**Task goal**
Write each record again exactly as it stands.

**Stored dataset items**
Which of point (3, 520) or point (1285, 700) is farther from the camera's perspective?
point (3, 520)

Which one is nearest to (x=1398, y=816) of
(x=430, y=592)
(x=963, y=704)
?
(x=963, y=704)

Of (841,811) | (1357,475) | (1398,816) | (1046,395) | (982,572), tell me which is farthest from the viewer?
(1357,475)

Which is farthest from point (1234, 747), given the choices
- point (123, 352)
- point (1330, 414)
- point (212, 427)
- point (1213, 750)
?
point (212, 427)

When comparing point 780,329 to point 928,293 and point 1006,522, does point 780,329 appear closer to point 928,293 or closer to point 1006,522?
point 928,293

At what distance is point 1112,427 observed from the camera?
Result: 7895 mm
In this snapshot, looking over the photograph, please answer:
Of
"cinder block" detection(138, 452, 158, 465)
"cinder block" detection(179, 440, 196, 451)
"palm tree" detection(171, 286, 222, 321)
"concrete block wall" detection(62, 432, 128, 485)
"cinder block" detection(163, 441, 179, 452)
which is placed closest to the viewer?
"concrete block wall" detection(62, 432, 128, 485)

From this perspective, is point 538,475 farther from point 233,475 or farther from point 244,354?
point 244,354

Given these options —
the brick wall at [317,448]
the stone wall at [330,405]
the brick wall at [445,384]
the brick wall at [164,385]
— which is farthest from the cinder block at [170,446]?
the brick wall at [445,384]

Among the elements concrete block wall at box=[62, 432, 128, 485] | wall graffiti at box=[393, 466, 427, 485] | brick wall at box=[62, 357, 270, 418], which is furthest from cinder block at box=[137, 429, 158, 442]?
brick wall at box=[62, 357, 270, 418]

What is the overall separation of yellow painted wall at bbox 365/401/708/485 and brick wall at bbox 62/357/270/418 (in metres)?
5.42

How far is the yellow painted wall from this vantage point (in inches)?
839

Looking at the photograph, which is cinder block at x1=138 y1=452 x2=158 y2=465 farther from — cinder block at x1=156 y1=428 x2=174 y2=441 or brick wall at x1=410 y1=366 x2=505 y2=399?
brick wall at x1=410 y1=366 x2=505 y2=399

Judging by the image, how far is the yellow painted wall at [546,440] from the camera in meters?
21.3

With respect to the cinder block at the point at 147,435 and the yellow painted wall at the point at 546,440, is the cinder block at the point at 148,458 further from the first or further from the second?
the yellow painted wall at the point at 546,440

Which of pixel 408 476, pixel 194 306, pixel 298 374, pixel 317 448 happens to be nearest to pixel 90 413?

**Correct result**
Which of point (3, 520) or point (1285, 700) is farther from the camera's perspective?
point (3, 520)

Which one is nearest to (x=1398, y=816) of
(x=430, y=592)
(x=963, y=704)
?
(x=963, y=704)

Of (841,811) | (1357,475) | (1398,816) | (1046,395) | (982,572), tell me which is farthest from the viewer?
(1357,475)

Which is farthest from point (1234, 747), given the choices
- point (123, 352)
- point (1330, 414)
- point (212, 427)
- point (1213, 750)
?
point (212, 427)

When comparing point 780,329 to point 928,293 and point 1006,522, does point 780,329 appear closer to point 928,293 or closer to point 1006,522?
point 928,293

At what distance is point 1112,427 observed from the camera?
Result: 7895 mm
In this snapshot, looking over the photograph, please answer:
Of
"cinder block" detection(138, 452, 158, 465)
"cinder block" detection(179, 440, 196, 451)
"palm tree" detection(171, 286, 222, 321)
"concrete block wall" detection(62, 432, 128, 485)
"cinder block" detection(163, 441, 179, 452)
which is placed closest to the viewer?
"concrete block wall" detection(62, 432, 128, 485)

From this perspective, is point 538,475 farther from point 233,475 or farther from point 244,354?
point 244,354

Given these options —
the brick wall at [317,448]
the stone wall at [330,405]
the brick wall at [445,384]
the brick wall at [164,385]
— which is farthest from the cinder block at [170,446]?
the brick wall at [445,384]

Among the elements concrete block wall at box=[62, 432, 128, 485] | wall graffiti at box=[393, 466, 427, 485] | brick wall at box=[62, 357, 270, 418], which is furthest from cinder block at box=[137, 429, 158, 442]?
brick wall at box=[62, 357, 270, 418]

What is the overall separation of yellow painted wall at bbox 365/401/708/485 and brick wall at bbox 62/357/270/418 (in metres)?
5.42

How far is the yellow painted wall from this vantage point (in inches)?
839

Looking at the photograph, which is cinder block at x1=138 y1=452 x2=158 y2=465 farther from — cinder block at x1=156 y1=428 x2=174 y2=441 or brick wall at x1=410 y1=366 x2=505 y2=399?
brick wall at x1=410 y1=366 x2=505 y2=399

Judging by the image, how far is the yellow painted wall at [546,440] from the camera in meters?
21.3

With respect to the cinder block at the point at 147,435 and the yellow painted wall at the point at 546,440, is the cinder block at the point at 148,458 further from the first or further from the second?
the yellow painted wall at the point at 546,440

Which of pixel 408 476, pixel 194 306, pixel 298 374, pixel 317 448 happens to be nearest to pixel 90 413?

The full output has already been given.